(Problem to solve):
What is needed is every line of the data that includes the word "footer". Please copy each one.

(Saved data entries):
* * * * * * * * *
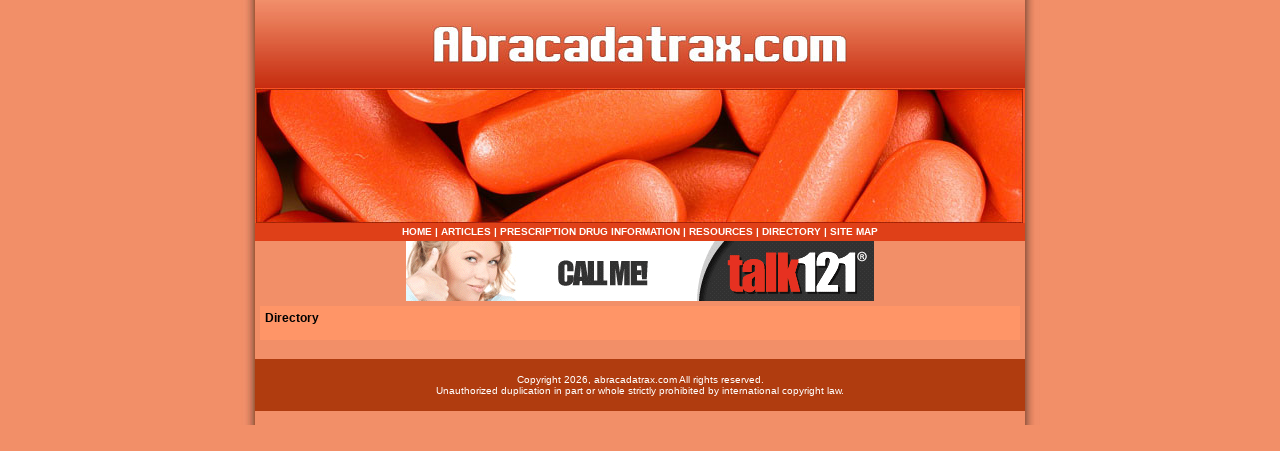

--- FILE ---
content_type: text/html
request_url: http://www.abracadatrax.com/directory.asp
body_size: 2971
content:
<!DOCTYPE HTML PUBLIC "-//W3C//DTD HTML 4.01 Transitional//EN" "http://www.w3.org/TR/html4/loose.dtd">

<html>
<head>
<title>Directory</title>
<meta name="keywords" content="directory, information directory">
<meta name="description" content="Our information directory features the latest content from across the web in a single convenient directory page.">
<meta http-equiv="Content-Type" content="text/html; charset=iso-8859-1">
<link href="css_style.css" rel="stylesheet" type="text/css">

</head>
<body leftmargin="0" topmargin="0" rightmargin="0" bottommargin="0" marginwidth="0" marginheight="0">
<table width="800" border="0" align="center" cellpadding="0" cellspacing="0">
  <tr>
    <td width="15" background="images/left_sh.jpg">&nbsp;</td>
    <td><a href="index.asp"><img src="images/banner.jpg" alt="Banner" width="770" height="223" border="0"></a></td>
    <td width="15" background="images/right_sh.jpg">&nbsp;</td>
  </tr>
  <tr>
    <td background="images/left_sh.jpg">&nbsp;</td>
    <td class="link" id="normal_text_spacer"><table width="100%" cellpadding="0" cellspacing="0" id="links">
      <tr>
          <td align="center" class="link"><a href="index.asp">HOME</a> | <a href="articles.asp">ARTICLES</a> 
            | <a href="prescription_drug_information.asp">PRESCRIPTION DRUG INFORMATION</a> | <a href="resources.asp">RESOURCES</a> 
            | <a href="directory.asp">DIRECTORY</a> | <a href="sitemap.html">SITE 
            MAP</a></td>
      </tr>
    </table></td>
    <td background="images/right_sh.jpg">&nbsp;</td>
  </tr>
  <tr>
    <td background="images/left_sh.jpg">&nbsp;</td>
    <td valign="middle" class="bg_normal_text"><div align="center">
      <iframe width="468" height="60" frameborder="0" scrolling="no" src=" http://www.zonealta.com/ad_feeder.asp?cat=ban" name="I1"></iframe>
    </div></td>
    <td background="images/right_sh.jpg">&nbsp;</td>
  </tr>
  <tr>
    <td background="images/left_sh.jpg">&nbsp;</td>
    <td class="normal_text"><table width="100%" cellpadding="0"  cellspacing="0">
      <tr>
        <td class="normal_text" id="table_bg_color"><strong>Directory</strong></td>
      </tr>
      <tr>
          <td align="center" class="normal_text" id="table_bg_color"> 
            
          </td>
      </tr>
    </table></td>
    <td background="images/right_sh.jpg">&nbsp;</td>
  </tr>
  <tr>
    <td background="images/left_sh.jpg">&nbsp;</td>
    <td height="80"><table width="100%" align="center" cellpadding="0" cellspacing="0" id="footer" >
      <tr>
        <td class="footer"><p>Copyright 2026, abracadatrax.com All rights reserved. <br>
          Unauthorized duplication in part or whole strictly prohibited by international copyright law.</p>
            <p> 
              
            </p>
          </td>
      </tr>
    </table></td>
    <td background="images/right_sh.jpg">&nbsp;</td>
  </tr>
</table>
</body>
</html>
* * * * * * * * *
(Written answer):
    <td height="80"><table width="100%" align="center" cellpadding="0" cellspacing="0" id="footer" >
        <td class="footer"><p>Copyright 2026, abracadatrax.com All rights reserved. <br>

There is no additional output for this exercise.